On envisage, on en discute. Je ne peux pas trop en dire encore mais de grosses collaborations arrivent.

Après plus de 20 ans de rap français, on assiste aujourd’hui à un certain retour vers le hip hop originel en parallèle de l’ouverture musicale vers d’autres genres. Toi qui revendique un rap très brut, tu tends vers cette ouverture ?

Moi je suis dans le rap. Maintenant selon les personnes avec qui je suis amené à travailler, je peux très bien faire quelque chose d’un peu différent, d’aller vers de nouveaux horizons en m’adaptant à ma façon. Il y a quelques années j’étais encore très fermé musicalement parlant, mais j’ai appris à écouter, à aimer de nouvelles choses.

J’essaie de m’ouvrir en permanence, explorer des univers musicaux différents, pour évoluer dans mon son, mais aussi dans ma vie. Tout cela m’aide à repousser mes vices : l’alcool, les filles…

Sexion D’Assaut qui s’ouvre pour conquérir un public plus large, c’est quelque chose que tu pourrais faire ?

T’es sûr qu’ils s’ouvrent pour avoir un public plus large ? Je ne suis pas sûr que ça soit vraiment leur logique au fond.

Disons qu’en tout cas, ça leur permet de conquérir un public que leurs sons d’avant ne touchaient pas forcément.
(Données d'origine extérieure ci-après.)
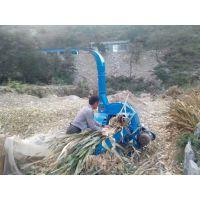 新疆玉米秸秆牧草铡草机 220V家用型青贮铡草机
Exactement. S’ils le faisaient dans le seul but de mieux vendre, ça ne fonctionnerait pas. Je pense que c’est naturel, avec Maître Gims qui aime chanter, et le groupe de manière générale qui aime s’ambiancer. Ils se prennent pas la tête, font les sons qu’ils aiment. Ils prennent autant de plaisir que les gens à les écouter, c’est l’essentiel je pense. Effectivement ça plait à beaucoup de monde.
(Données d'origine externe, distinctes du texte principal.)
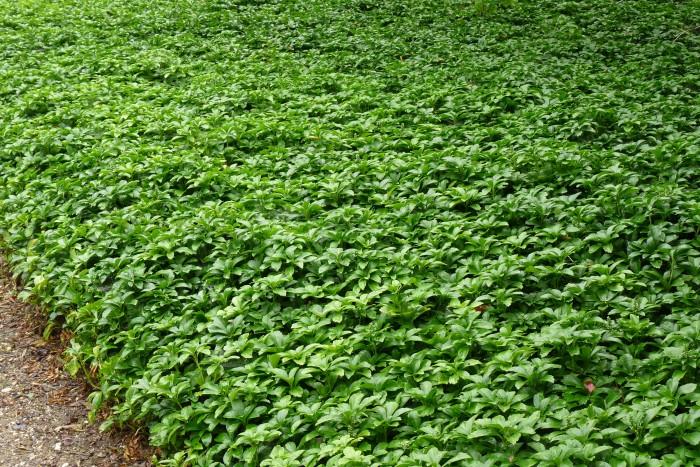 Pachysandra terminalis Green Carpet P1230990.JPG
Moi de mon côté je fais aussi la musique que j’aime, une fois qu’elle sort je n’en suis plus maître, le public la reçoit comme il veut. Mais c’est clair que je ne travestirai pas mon son. Je pense avoir des influences assez différentes d’une partie du game avec des sonorités jazzy… Ça m’aide pas mal à composer, et ça doit plaire aux gens quelque part.
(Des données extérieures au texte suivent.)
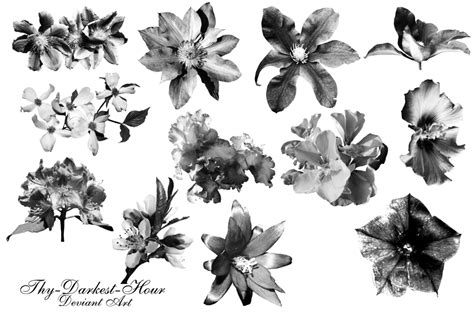 flower brush misc flower brushes by thy darkest hour on deviantart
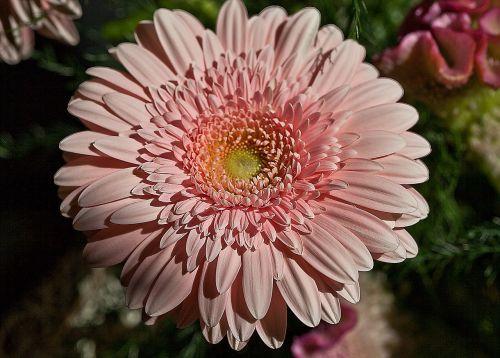 gerbera flower plant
J’allais y venir, dans Le Premier Chagrin Du Jour, tu reprends un sample de variété française. J’ai été assez étonné à la première écoute, avec ce gros contraste couplet refrain. La chanson française, c’était une grosse influence dans ta jeunesse ?

Pas vraiment, et pour te dire, j’ai enregistré le son avant même de découvrir le sample de base. Mais la chanson française, c’est quelque chose que je respecte profondément. Quelqu’un comme Charles Aznavour, c’est un grand Monsieur, il y a du chemin avant d’arriver à son niveau de reconnaissance.

Aznavour dont le sample avait été repris magistralement par Dr Dre d’ailleurs, on parlait d’ouverture, on est dans un grand écart musical total très efficace.

Parfaitement ! Sur 2001 avec What’s The Difference !

J’ai lu dans une précédente interview (Source ABCDR Du Son) que ton premier choc rapologique était Changes de Tupac. En termes d’album, quel a été le premier opus que tu as vraiment décrassé, qui t’a marqué dans son ensemble ?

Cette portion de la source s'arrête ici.